=== Material provided ===

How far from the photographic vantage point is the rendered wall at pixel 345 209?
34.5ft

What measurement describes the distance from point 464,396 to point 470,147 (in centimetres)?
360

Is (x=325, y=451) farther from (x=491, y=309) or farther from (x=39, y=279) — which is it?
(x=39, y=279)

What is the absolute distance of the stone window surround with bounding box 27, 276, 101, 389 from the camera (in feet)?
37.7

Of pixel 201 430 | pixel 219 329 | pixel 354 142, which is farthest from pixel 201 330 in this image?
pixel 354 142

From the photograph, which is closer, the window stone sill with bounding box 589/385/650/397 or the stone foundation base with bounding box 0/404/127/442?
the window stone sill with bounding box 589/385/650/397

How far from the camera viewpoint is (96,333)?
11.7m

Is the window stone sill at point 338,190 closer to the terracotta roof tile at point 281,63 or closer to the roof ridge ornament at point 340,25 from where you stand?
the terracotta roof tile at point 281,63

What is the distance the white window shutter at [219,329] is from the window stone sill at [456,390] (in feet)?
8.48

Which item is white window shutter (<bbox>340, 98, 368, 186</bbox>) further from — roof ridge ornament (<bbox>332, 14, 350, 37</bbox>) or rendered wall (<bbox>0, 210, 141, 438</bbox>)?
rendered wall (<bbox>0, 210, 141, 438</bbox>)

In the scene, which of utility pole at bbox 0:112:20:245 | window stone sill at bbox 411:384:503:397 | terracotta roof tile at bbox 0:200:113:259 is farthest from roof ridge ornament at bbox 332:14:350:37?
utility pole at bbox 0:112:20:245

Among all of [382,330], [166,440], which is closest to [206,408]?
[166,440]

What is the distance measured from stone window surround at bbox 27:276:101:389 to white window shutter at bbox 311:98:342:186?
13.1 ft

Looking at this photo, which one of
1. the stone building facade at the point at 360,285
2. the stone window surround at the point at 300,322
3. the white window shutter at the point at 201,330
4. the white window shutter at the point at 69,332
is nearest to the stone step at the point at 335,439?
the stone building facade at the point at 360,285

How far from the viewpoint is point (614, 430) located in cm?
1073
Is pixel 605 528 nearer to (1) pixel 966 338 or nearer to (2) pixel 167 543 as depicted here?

===

> [Short exercise]: Extract the lines above from the one containing "Which item is" to the last line, both included, exactly as written.

> [Solution to the exercise]:
Which item is white window shutter (<bbox>340, 98, 368, 186</bbox>) further from — roof ridge ornament (<bbox>332, 14, 350, 37</bbox>) or rendered wall (<bbox>0, 210, 141, 438</bbox>)?
rendered wall (<bbox>0, 210, 141, 438</bbox>)

In the scene, which of utility pole at bbox 0:112:20:245 | window stone sill at bbox 411:384:503:397 | terracotta roof tile at bbox 0:200:113:259 is farthest from roof ridge ornament at bbox 332:14:350:37?
utility pole at bbox 0:112:20:245

Among all of [382,330], [166,440], which is closest to [206,408]?
[166,440]

What is the distance measured from stone window surround at bbox 27:276:101:389 to white window shutter at bbox 311:98:342:186?
13.1 ft

Looking at this photo, which one of
1. the stone building facade at the point at 360,285
2. the stone window surround at the point at 300,322
3. the white window shutter at the point at 201,330
4. the white window shutter at the point at 69,332
is nearest to the stone step at the point at 335,439?
the stone building facade at the point at 360,285

How far from the viewpoint is point (614, 430) located in cm?
1073
Is pixel 605 528 nearer to (1) pixel 966 338 or nearer to (2) pixel 167 543 as depicted here?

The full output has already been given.